╭──

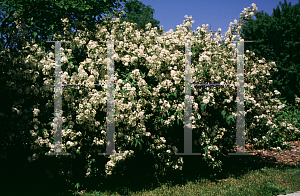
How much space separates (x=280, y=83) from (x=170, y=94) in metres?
11.2

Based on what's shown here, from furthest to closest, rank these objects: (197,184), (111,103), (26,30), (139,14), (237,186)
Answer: (139,14), (26,30), (197,184), (237,186), (111,103)

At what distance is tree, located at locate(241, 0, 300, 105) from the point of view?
45.7 feet

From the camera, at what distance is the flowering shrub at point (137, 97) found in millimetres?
4961

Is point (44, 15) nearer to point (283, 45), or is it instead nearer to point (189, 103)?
point (189, 103)

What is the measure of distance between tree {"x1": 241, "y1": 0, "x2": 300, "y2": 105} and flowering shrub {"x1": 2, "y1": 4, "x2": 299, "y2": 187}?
8.68 metres

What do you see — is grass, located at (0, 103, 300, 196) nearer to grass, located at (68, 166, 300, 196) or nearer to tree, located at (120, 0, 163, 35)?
grass, located at (68, 166, 300, 196)

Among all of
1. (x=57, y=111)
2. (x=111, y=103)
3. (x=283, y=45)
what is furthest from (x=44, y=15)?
(x=283, y=45)

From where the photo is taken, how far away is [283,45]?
14.6m

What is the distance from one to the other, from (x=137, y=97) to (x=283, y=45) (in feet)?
43.0

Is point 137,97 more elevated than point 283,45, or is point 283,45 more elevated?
point 283,45

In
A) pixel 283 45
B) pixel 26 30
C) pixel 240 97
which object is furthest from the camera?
pixel 283 45

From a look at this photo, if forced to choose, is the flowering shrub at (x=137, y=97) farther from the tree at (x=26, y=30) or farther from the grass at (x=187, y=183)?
the grass at (x=187, y=183)

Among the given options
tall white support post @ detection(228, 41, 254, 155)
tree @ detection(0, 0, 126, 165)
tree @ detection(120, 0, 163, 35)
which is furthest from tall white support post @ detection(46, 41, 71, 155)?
tree @ detection(120, 0, 163, 35)

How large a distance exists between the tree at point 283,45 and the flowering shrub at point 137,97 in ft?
28.5
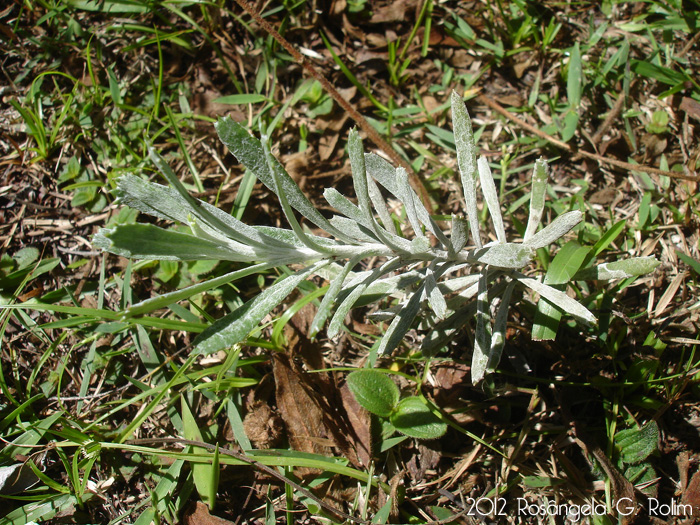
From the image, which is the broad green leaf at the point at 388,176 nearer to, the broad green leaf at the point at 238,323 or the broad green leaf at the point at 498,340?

╰──

**Set problem**
Render all the data above as a Markdown table with the columns "Row" and "Line": number each non-blank line, put its text beside the number, and omit the pictures.

**Solution to the problem**
| Row | Line |
|---|---|
| 1 | How much space separates (x=280, y=83) from (x=170, y=94) in metres? |
| 2 | 11.2 |
| 3 | Based on what's shown here, from furthest to closest, rank these objects: (197,184), (111,103), (26,30), (139,14), (237,186) |
| 4 | Answer: (139,14), (26,30), (197,184), (237,186), (111,103) |
| 5 | At what distance is tree, located at locate(241, 0, 300, 105) from the point of view? |
| 6 | 45.7 feet |
| 7 | From the camera, at what distance is the flowering shrub at point (137, 97) found in millimetres? |
| 8 | 4961 |
| 9 | Is point (44, 15) nearer to point (283, 45), or is it instead nearer to point (189, 103)? |
| 10 | point (189, 103) |
| 11 | What is the measure of distance between tree {"x1": 241, "y1": 0, "x2": 300, "y2": 105} and flowering shrub {"x1": 2, "y1": 4, "x2": 299, "y2": 187}? |
| 12 | 8.68 metres |
| 13 | What do you see — is grass, located at (0, 103, 300, 196) nearer to grass, located at (68, 166, 300, 196) or nearer to tree, located at (120, 0, 163, 35)? |
| 14 | grass, located at (68, 166, 300, 196) |
| 15 | Among all of |
| 16 | 1. (x=57, y=111) |
| 17 | 2. (x=111, y=103) |
| 18 | 3. (x=283, y=45) |
| 19 | what is furthest from (x=44, y=15)? |
| 20 | (x=283, y=45) |
| 21 | From where the photo is taken, how far away is [283,45]? |
| 22 | 14.6m |
| 23 | What is the distance from one to the other, from (x=137, y=97) to (x=283, y=45) (in feet)? |
| 24 | 43.0 |
| 25 | Is point 137,97 more elevated than point 283,45, or is point 283,45 more elevated? |
| 26 | point 283,45 |
| 27 | In |
| 28 | A) pixel 283 45 |
| 29 | B) pixel 26 30 |
| 30 | C) pixel 240 97 |
| 31 | which object is furthest from the camera? |
| 32 | pixel 283 45 |
| 33 | From a look at this photo, if forced to choose, is the flowering shrub at (x=137, y=97) farther from the tree at (x=26, y=30) or farther from the grass at (x=187, y=183)? |
| 34 | the grass at (x=187, y=183) |
| 35 | Among the given options |
| 36 | tall white support post @ detection(228, 41, 254, 155) |
| 37 | tree @ detection(0, 0, 126, 165) |
| 38 | tree @ detection(120, 0, 163, 35) |
| 39 | which is furthest from tall white support post @ detection(46, 41, 71, 155)? |
| 40 | tree @ detection(120, 0, 163, 35) |
| 41 | How large a distance exists between the tree at point 283,45 and the flowering shrub at point 137,97 in ft? |
| 42 | 28.5 |
| 43 | From the image, which is the broad green leaf at the point at 388,176 nearer to, the broad green leaf at the point at 238,323 or the broad green leaf at the point at 498,340? |